▸ **What you need to do**:
Render the material from its start through the line with "Answer: the short" as a Markdown table with the columns Row and Line, numbering each row, skipping blank lines, and leaving out the pictures.
** START **
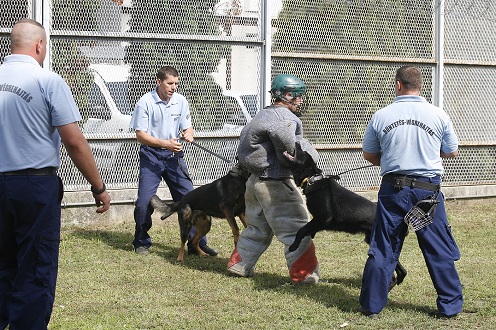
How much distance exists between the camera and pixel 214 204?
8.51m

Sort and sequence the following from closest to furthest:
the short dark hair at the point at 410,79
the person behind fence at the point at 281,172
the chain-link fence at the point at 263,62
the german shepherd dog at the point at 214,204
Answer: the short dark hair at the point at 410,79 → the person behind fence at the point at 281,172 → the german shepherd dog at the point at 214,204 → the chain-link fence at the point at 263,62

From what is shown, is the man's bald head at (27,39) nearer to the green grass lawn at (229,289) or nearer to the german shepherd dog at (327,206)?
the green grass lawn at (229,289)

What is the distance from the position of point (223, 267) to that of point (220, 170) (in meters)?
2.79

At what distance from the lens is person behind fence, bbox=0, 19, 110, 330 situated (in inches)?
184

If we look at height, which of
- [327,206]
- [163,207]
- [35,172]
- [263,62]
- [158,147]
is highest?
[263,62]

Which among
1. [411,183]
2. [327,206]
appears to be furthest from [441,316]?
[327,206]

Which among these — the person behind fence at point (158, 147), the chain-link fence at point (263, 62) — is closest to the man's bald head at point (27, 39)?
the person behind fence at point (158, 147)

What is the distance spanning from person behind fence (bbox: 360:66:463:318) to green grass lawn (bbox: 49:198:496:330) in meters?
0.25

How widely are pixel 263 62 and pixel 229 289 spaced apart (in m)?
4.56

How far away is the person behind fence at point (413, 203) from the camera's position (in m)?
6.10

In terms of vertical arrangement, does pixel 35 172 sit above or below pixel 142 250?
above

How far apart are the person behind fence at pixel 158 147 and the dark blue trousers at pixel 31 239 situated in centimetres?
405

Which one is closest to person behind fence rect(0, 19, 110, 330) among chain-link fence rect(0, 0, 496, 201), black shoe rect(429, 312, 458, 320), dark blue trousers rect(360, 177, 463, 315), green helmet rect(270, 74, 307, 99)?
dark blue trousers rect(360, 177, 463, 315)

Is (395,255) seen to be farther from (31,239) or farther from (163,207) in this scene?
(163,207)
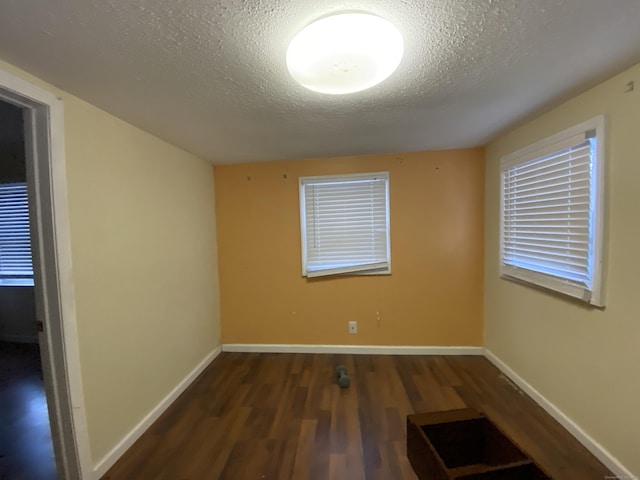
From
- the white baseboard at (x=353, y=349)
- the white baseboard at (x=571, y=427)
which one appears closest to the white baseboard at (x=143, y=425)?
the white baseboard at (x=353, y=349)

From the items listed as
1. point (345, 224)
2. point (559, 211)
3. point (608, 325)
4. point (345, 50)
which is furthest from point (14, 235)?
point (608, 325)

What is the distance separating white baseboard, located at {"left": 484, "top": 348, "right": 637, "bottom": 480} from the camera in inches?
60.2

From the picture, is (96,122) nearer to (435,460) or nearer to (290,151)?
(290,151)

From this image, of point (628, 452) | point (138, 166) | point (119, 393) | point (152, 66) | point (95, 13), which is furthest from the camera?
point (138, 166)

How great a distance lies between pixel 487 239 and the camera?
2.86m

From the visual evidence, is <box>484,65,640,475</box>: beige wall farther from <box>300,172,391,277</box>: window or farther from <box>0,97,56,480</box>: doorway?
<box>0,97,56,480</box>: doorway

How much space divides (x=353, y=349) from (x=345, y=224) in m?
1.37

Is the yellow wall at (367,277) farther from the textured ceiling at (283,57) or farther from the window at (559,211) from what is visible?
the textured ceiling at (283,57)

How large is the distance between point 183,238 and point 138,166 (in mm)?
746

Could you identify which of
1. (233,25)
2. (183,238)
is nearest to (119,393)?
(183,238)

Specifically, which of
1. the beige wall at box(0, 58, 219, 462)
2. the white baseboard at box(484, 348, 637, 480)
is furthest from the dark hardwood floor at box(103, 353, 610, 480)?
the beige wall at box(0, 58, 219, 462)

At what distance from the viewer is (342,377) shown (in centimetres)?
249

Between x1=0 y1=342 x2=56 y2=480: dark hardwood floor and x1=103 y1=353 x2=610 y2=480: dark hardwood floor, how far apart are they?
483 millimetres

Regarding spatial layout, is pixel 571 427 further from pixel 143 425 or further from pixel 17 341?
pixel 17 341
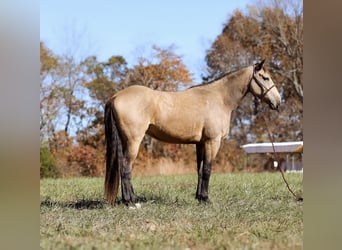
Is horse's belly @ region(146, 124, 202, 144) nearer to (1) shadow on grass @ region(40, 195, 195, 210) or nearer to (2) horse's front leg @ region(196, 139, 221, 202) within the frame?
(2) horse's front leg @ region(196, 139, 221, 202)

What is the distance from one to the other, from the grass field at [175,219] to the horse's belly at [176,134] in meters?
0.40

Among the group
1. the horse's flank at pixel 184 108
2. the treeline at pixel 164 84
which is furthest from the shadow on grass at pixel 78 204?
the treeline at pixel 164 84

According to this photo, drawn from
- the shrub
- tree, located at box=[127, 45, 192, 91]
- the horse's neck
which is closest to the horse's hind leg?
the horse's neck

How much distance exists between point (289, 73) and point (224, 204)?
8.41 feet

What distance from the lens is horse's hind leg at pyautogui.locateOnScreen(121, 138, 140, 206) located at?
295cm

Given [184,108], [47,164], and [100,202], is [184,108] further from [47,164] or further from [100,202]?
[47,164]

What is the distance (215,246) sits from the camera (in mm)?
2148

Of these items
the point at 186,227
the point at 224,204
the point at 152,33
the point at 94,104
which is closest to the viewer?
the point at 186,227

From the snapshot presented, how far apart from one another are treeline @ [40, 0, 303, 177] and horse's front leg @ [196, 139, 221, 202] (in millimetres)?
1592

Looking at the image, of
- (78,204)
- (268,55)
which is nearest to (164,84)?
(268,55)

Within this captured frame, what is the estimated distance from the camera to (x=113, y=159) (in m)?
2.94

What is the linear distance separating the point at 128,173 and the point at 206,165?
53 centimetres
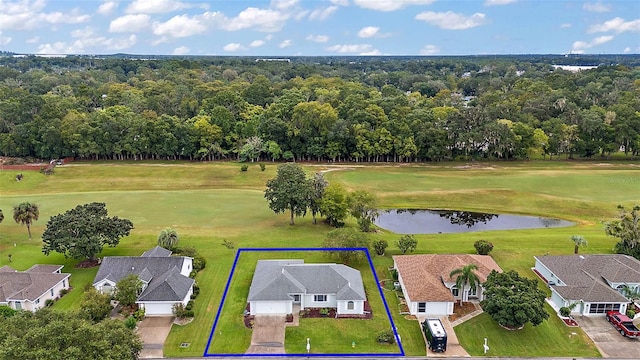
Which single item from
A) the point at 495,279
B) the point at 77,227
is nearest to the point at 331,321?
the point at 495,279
** END **
▸ **Worked solution**:
| Row | Line |
|---|---|
| 1 | How much distance exists between the camera and pixel 214 204? |
| 2 | 8.51m |
| 3 | Sort and sequence the following from closest to furthest: |
| 4 | the short dark hair at the point at 410,79 |
| 5 | the person behind fence at the point at 281,172 |
| 6 | the chain-link fence at the point at 263,62 |
| 7 | the german shepherd dog at the point at 214,204 |
| 8 | Answer: the short dark hair at the point at 410,79 → the person behind fence at the point at 281,172 → the german shepherd dog at the point at 214,204 → the chain-link fence at the point at 263,62 |